Auslieferung aus Tschechien: Neonazi Liebich im Chemnitzer Frauenknast angekommen
Pilsen/Chemnitz - Nächste Station - Frauenknast! Die Rechtsextremistin Marla-Svenja Liebich (55) wurde am Mittwochvormittag den deutschen Beamten übergeben. Wenig später traf die 55-Jährige in der Chemnitzer JVA ein.
Vom tschechischen Horror-Knast in Pilsen wurde Liebich zunächst in das Untersuchungsgefängnis in Litoměřice (deutsch: Leitmeritz) gebracht.
Am Mittwochmorgen öffnete sich das schwere Eisentor der Haftanstalt - ein VW-Transporter fuhr hinaus. An Bord: die Rechtsextremistin Marla-Svenja Liebich.

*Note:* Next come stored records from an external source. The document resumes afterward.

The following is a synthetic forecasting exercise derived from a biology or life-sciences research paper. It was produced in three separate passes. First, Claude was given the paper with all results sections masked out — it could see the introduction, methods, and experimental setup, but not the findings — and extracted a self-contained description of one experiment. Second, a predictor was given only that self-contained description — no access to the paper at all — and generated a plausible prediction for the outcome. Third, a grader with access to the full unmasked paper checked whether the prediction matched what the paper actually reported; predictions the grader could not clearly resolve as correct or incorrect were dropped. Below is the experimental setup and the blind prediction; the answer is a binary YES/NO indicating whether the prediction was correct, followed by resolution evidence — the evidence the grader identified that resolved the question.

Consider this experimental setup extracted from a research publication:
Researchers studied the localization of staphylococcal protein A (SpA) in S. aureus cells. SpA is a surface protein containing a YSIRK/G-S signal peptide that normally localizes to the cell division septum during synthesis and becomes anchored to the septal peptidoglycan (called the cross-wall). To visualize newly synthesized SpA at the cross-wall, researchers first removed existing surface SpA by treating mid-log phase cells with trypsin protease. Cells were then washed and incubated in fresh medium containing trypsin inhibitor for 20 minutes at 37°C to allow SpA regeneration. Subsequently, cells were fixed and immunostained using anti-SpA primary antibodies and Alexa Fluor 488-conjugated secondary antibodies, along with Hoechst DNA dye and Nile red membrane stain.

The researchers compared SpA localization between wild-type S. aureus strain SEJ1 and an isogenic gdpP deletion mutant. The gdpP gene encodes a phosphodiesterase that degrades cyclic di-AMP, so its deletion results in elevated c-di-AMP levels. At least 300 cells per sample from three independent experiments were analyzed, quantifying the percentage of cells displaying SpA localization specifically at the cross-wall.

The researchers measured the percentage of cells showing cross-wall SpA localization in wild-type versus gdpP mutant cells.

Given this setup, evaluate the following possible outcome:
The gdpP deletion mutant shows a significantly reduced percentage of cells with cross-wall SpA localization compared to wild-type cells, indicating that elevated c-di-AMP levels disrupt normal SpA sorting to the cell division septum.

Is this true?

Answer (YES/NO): NO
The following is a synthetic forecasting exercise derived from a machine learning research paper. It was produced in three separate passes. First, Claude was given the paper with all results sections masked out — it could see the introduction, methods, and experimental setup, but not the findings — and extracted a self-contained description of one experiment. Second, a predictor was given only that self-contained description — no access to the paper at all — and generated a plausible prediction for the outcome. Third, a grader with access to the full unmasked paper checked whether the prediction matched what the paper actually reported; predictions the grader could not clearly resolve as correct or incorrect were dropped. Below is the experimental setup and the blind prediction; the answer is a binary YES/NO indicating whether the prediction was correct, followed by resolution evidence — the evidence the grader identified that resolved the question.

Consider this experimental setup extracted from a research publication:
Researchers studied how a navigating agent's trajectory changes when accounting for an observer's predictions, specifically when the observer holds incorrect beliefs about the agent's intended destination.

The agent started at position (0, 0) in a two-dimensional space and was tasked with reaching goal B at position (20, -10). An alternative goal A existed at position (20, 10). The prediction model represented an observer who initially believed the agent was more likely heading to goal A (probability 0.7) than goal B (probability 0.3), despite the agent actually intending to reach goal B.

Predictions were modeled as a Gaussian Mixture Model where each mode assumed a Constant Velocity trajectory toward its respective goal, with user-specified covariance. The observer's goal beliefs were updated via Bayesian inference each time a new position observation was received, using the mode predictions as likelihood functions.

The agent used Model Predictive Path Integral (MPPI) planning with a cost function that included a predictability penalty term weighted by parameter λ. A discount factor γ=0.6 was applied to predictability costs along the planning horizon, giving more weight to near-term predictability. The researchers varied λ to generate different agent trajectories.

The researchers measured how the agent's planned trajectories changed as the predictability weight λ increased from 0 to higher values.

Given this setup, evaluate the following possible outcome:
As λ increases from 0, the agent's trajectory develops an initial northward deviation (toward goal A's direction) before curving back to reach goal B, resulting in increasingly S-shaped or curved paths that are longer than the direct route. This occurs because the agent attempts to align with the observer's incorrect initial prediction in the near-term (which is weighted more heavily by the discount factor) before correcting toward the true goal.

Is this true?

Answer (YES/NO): NO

Die tschechischen Beamten brachten die 55-Jährige zur Bundespolizei nach Breitenau. Dort wurde Liebich von vermummten Polizisten in einen weiteren Transporter verfrachtet.
Anschließend ging die Fahrt zum Chemnitzer Frauenknast. Wie der Fernsehsender "Welt" berichtet, sei die Übergabe problemlos über die Bühne gegangen. Die tschechischen Behörden dürften nun erleichtert sein - wochenlang mussten sie sich mit Liebich auseinandersetzen.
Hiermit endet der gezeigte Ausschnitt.